Sigma In Velociraptor

This page discusses how Sigma is implemented and used within Velociraptor.

What is Sigma?

Detection engineering is an evolving field with many practitioners developing and evolving signatures rapidly, as new threats emerge and better detection capabilities are introduced. However, much of the time the specifics of how to write detection rules depend on the underlying software and detection engine. For example, a particular detection rule written to work on Elastic based SIEM is not easy to port to a different platform (e.g. Splunk).

Sigma is an attempt to abstract away the specifics of the detection engine into a generic high level signature description. The Sigma Rule, theoretically, does not target a specific detection product, but instead described high level concepts like process execution, registry access etc.

By providing a high level taxonomy for practitioners, detection rules can be exchanged with others in the community, even people using different backend detection engines.

Traditionally, a Sigma rule is not directly usable by many backend detection engines. Instead a Sigma Compiler transforms the Sigma rule to a specific query in the backend’s native query language. For example a Sigma rule may be “compiled” into an Elastic Query, or Splunk Query as needed.

While the full details of Sigma are described in the Main Sigma page https://sigmahq.io/ , in this post we will discuss as a high level those aspects of Sigma directly relevant to the Velociraptor implementation.

How is Sigma used traditionally?

Sigma was designed to write detection rules for traditional SIEM based detection engines.

Such a system is shown above:

Log Sources like event logs are collected by an endpoint agent
Events are forwarded over the network to a SIEM or central data lake solution.
Sigma Rules are compiled into native queries against the SIEM solution
The SIEM or data lake implementation uncovers detections based on this query.

In practice, each SIEM product has a unique way of normalizing the available data to fit within their own database schema. For example the Elastic ecosystem uses the Elastic Common Schema (ECS). The ECS schema converts from certain fields in the original event log file to different field names within the ECS - for example the field System.TimeCreated.SystemTime in the event log file is translated to the field @timestamp by the Elastic agent for storage in the database.

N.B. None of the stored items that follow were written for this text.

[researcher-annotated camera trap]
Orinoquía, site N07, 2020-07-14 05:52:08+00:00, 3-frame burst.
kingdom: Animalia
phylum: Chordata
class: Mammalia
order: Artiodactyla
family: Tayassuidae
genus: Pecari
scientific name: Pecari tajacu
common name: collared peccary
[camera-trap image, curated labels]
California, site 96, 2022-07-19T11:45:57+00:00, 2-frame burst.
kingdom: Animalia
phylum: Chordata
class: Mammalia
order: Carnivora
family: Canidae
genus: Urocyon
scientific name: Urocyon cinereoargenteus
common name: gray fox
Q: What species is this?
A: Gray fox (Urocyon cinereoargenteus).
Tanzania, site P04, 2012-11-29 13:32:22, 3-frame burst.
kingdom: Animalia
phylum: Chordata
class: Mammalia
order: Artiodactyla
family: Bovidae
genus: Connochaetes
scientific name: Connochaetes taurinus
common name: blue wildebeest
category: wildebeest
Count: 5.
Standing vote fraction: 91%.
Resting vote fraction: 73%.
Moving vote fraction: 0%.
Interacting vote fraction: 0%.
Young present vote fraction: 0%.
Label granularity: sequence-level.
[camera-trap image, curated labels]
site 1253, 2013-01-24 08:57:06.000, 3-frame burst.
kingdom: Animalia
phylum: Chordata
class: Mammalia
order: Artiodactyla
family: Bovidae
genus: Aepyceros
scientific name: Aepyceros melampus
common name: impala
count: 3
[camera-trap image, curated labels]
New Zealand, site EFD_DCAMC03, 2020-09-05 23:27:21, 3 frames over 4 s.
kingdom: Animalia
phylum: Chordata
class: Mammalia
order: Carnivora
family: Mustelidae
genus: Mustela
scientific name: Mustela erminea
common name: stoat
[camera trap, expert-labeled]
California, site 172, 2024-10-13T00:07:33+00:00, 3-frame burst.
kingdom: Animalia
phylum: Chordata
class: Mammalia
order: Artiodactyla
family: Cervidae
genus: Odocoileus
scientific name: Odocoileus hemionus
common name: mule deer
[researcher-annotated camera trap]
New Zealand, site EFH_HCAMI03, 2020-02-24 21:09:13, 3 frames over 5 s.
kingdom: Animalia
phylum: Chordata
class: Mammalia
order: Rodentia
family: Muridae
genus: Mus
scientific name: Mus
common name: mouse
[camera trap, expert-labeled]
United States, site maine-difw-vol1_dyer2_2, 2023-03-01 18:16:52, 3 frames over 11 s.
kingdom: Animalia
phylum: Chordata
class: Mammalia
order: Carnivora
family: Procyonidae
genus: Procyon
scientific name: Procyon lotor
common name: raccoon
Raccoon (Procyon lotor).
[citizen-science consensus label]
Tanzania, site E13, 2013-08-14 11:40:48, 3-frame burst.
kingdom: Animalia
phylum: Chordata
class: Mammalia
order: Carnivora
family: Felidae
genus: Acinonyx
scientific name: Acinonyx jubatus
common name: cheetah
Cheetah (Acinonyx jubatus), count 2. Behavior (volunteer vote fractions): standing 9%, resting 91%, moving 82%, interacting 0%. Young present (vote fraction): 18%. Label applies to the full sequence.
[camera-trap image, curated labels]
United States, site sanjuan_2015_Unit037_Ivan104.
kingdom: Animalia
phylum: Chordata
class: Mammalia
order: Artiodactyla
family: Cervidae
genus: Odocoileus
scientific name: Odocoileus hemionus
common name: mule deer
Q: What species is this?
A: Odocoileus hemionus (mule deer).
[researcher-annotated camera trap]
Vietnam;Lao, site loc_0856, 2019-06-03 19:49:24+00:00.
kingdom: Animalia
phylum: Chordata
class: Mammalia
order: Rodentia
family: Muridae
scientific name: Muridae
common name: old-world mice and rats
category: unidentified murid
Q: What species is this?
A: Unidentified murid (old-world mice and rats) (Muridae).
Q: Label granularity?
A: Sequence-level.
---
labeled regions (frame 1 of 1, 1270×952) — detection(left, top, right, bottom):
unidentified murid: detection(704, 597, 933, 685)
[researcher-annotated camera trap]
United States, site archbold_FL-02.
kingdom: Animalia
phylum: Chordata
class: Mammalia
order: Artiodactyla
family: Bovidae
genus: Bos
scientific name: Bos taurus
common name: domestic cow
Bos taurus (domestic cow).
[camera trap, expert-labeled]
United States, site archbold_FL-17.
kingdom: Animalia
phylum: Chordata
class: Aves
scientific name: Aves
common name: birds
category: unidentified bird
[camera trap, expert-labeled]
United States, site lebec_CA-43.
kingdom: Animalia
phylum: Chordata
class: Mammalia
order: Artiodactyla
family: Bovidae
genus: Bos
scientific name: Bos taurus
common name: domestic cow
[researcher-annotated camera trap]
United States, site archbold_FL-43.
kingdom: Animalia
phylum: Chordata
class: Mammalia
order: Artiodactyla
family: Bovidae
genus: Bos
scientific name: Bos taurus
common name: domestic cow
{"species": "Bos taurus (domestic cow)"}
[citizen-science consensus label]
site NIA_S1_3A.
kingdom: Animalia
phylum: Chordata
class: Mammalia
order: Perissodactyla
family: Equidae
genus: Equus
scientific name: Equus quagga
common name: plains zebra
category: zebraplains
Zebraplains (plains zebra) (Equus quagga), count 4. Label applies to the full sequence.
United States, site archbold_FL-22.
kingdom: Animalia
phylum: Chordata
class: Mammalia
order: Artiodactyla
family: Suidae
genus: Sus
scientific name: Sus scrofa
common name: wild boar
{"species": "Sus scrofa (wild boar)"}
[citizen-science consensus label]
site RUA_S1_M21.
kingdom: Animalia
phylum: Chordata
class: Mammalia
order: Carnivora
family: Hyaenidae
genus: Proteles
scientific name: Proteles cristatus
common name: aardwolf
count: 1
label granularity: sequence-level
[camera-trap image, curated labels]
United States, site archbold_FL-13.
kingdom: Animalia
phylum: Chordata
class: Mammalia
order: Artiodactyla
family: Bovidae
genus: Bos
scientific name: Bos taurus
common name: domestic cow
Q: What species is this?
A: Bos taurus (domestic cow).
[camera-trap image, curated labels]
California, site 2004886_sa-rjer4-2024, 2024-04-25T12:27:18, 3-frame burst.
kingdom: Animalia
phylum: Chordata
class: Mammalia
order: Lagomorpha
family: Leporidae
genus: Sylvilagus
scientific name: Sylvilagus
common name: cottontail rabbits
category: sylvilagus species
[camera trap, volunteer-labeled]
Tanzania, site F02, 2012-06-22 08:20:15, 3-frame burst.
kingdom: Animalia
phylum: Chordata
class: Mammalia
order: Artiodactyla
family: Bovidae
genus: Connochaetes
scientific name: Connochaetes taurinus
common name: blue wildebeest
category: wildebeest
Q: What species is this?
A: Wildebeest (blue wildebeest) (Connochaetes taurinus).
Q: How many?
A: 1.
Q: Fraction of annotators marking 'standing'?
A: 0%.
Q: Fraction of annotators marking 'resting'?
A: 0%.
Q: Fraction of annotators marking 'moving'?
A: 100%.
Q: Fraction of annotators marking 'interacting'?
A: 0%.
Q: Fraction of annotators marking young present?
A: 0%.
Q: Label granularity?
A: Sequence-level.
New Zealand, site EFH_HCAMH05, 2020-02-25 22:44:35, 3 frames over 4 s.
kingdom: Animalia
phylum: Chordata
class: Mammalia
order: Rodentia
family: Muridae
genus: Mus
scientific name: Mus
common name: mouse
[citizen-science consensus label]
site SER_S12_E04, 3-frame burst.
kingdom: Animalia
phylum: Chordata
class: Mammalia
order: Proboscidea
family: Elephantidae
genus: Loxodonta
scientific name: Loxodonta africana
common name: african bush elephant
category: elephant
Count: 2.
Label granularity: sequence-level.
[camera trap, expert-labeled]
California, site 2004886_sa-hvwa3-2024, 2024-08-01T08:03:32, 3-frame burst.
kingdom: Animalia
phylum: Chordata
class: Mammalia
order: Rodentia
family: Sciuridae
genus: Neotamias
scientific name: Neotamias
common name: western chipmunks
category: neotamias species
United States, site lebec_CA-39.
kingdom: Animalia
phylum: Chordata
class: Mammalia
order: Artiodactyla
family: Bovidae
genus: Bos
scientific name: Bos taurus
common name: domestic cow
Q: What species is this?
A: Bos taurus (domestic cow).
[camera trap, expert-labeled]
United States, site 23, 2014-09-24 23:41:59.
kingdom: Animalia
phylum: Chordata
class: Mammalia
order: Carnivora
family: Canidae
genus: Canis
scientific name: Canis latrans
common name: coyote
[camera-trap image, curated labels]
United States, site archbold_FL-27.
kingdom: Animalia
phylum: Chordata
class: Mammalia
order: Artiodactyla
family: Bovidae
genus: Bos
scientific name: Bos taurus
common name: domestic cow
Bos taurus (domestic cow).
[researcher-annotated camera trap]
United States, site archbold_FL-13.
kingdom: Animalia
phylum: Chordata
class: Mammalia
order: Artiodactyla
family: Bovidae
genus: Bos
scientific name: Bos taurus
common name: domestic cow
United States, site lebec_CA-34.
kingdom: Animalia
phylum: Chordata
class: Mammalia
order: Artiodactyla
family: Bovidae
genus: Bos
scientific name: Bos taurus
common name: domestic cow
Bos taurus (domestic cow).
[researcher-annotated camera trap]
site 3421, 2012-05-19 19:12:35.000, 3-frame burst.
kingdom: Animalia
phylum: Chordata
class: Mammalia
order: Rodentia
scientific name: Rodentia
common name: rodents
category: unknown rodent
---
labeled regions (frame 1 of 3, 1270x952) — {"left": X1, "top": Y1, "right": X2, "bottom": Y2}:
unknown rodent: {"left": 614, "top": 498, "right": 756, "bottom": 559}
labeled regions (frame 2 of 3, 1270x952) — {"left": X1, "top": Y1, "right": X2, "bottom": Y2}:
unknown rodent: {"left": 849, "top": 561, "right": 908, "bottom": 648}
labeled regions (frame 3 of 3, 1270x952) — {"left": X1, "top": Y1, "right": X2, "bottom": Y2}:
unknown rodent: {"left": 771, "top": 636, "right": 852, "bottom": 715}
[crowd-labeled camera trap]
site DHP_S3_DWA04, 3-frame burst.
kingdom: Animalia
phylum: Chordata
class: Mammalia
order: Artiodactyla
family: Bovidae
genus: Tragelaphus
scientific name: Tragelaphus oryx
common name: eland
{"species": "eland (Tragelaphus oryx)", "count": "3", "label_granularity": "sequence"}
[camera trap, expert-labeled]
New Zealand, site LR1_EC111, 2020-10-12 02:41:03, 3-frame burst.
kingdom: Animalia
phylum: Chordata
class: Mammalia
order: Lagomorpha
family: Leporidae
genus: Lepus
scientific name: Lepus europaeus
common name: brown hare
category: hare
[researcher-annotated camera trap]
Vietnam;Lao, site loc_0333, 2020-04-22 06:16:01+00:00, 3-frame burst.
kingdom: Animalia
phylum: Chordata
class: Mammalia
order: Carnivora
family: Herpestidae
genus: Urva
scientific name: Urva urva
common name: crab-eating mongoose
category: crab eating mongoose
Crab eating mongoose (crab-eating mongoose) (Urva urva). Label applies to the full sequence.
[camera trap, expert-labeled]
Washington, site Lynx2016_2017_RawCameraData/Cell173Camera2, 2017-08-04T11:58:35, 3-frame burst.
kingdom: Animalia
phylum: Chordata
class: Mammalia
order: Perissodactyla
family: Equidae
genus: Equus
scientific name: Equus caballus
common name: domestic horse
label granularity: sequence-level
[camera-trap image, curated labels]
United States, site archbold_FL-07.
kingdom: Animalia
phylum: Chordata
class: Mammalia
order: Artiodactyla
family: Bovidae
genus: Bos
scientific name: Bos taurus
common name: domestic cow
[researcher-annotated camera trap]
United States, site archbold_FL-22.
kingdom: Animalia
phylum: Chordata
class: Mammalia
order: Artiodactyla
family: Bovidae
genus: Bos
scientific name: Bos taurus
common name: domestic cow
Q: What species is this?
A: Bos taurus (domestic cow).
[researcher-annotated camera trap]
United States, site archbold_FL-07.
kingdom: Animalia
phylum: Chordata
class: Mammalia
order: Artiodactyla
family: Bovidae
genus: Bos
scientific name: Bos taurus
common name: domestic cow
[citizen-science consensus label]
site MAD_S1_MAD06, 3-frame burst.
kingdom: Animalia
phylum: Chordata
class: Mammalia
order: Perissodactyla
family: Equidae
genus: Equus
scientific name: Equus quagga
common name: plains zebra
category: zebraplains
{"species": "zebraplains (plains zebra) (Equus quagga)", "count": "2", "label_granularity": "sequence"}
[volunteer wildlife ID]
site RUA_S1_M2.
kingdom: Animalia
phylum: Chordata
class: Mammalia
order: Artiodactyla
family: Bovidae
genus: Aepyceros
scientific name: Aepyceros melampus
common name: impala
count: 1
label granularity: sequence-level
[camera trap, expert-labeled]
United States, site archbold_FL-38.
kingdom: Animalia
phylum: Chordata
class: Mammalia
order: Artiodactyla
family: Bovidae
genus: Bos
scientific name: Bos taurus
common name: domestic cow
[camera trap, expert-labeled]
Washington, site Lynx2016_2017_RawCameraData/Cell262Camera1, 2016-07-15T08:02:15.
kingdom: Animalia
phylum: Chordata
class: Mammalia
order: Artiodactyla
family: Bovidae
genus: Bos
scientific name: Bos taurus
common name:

It is often hard to know exactly what the translation is supposed to be because vendors attempt to normalize many different log sources to the same schema. In the case of ECS the reference documentation is incredibly vague and we need to resort to reading the code to figure out the exact field mappings to understand exactly where each field is gathered from. Additionally, this translation is not always a simple renaming, but sometimes involves a non-trivial transformation by the Elastic agent which is not always well documented.

The Sigma rule

Sigma is designed to be a high level abstracted notation that can cater for the differences between the backends. This is achieved by defining yet another layer of abstraction over the original events. Consider the following reduced Sigma rule (The full rule here):

title: Scheduled Task Executed Uncommon LOLBIN
logsource:
    product: windows
    service: taskscheduler
detection:
    taskscheduler:
        Channel: Microsoft-Windows-TaskScheduler/Operational
    selection:
        EventID: 129
        Path|endswith:
            - \calc.exe
            - \cscript.exe
            - \mshta.exe
            - \mspaint.exe
            - \notepad.exe
            - \regsvr32.exe
            - \wscript.exe
    condition: taskscheduler and selection

Above we only included limited fields for the purpose of this discussion.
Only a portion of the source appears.